Nick Bostrom has an “Orthogonal Thesis” that states:

Intelligence and final goals are orthogonal axes along which possible agents can freely vary. In other words, more or less any level of intelligence could in principle be combined with more or less any final goal.

Which portends that we should be wary of super-intelligence in that we cannot predict its goals. We argue that automation of the future will be of three kinds. There will be narrow specialist kind where goals will be well defined and therefore controllable. There will also be adaptive generalist kind where goals are more malleable and thus less controllable. Finally, there will be a social intelligence kind that we have yet to understand its full nature. The observation of three cognitive dimension leads to a more precise application of Bostrom’s orthogonality thesis. More precisely: there are different kinds of intelligences that have different kind of goals.

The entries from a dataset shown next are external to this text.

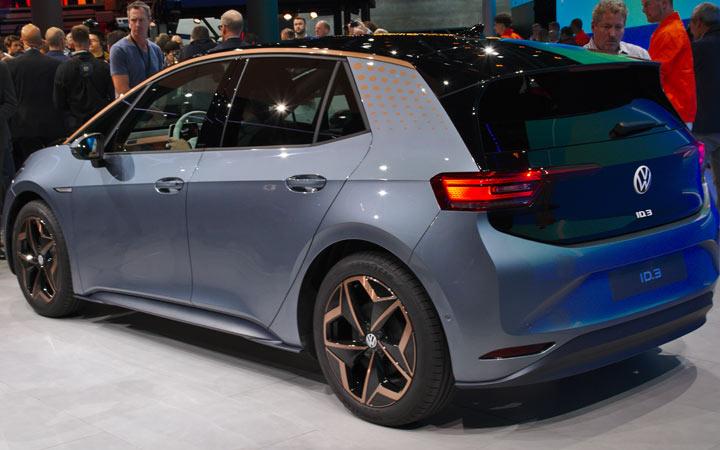 Новый электрокар Volkswagen ID.3 2020-2021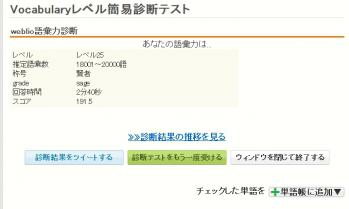 IMG001071.jpg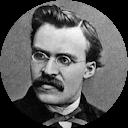 Opinión de Friedrich Wilhelm Nietzsche
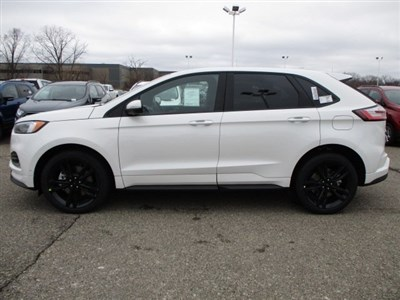 ford-edge-2020-2FMPK4AP8LBA68444-6.jpeg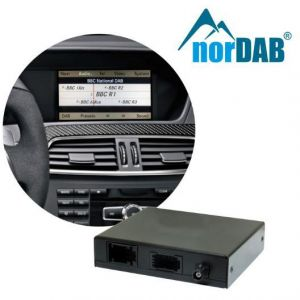 Nordab ND700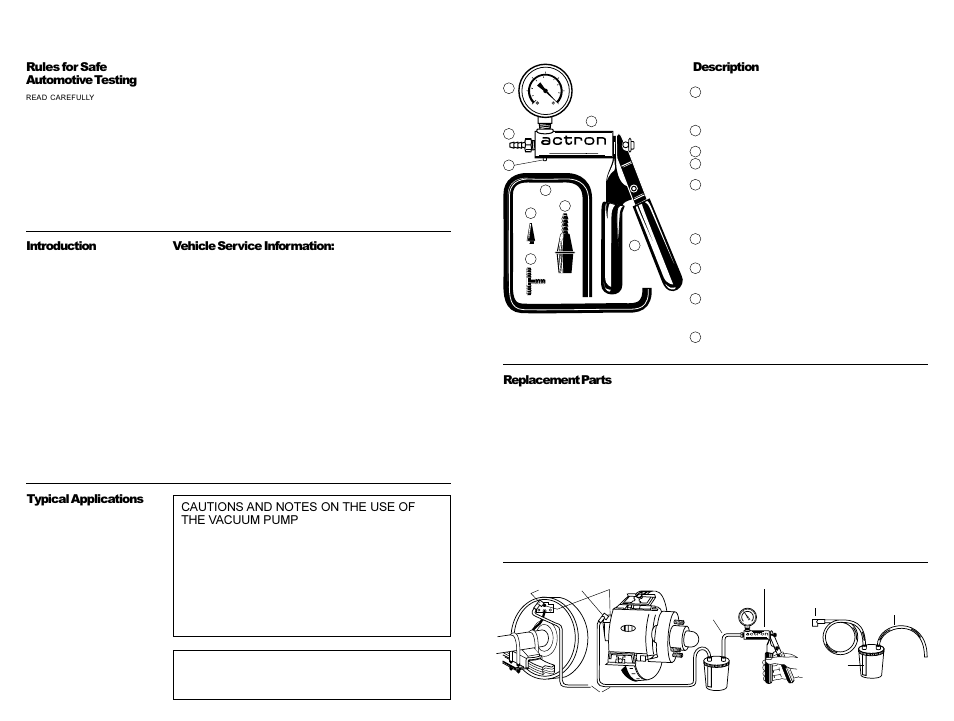 Actron Brake Bleed Kit Cp7835 User Manual 3 Pages Also For Cp7835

The impact of each kind of intelligence will be different. The computational kind will bring about new cures in medicine, new scientific understanding and more efficient and less wasteful processes. The autonomous kind will bring about greater conveniences such as self-driving automobiles; robotic care takers in the workplace and in the home and intuitive user interfaces. The third kind, the social kind has its obvious advantages with regards to advertising to the masses and managing social unrest.

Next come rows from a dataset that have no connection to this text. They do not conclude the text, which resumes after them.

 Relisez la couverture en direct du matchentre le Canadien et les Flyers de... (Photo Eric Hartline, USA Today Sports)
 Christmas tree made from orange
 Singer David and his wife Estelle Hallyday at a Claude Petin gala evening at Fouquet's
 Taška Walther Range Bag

The threats of each kind also will vary. The “Paper clip” scenario is an example of the computational kind that consumes all resources. The SkyNet self-aware scenario is the kind the becomes aware that human’s are a threat to its own existence and takes appropriate action. The Wall-e and Matrix scenarios are examples of automation that takes care of the daily lives of humans. I prefer not to dwell too much in doomsday scenarios. However, this framework is a good way to track current progress in Deep Learning.

Update: DeepMind proposes autonomy as important measure of intelligence.

Note to self: Dimensions are more general, computational, biological and cooperative.

More coverage here: https://gumroad.com/products/WRbUs

Note: This is a revision of a previous article I wrote about the divergent future of Deep Learning technology. You will find many updates of my posts here in my new book “The Deep Learning Playbook”.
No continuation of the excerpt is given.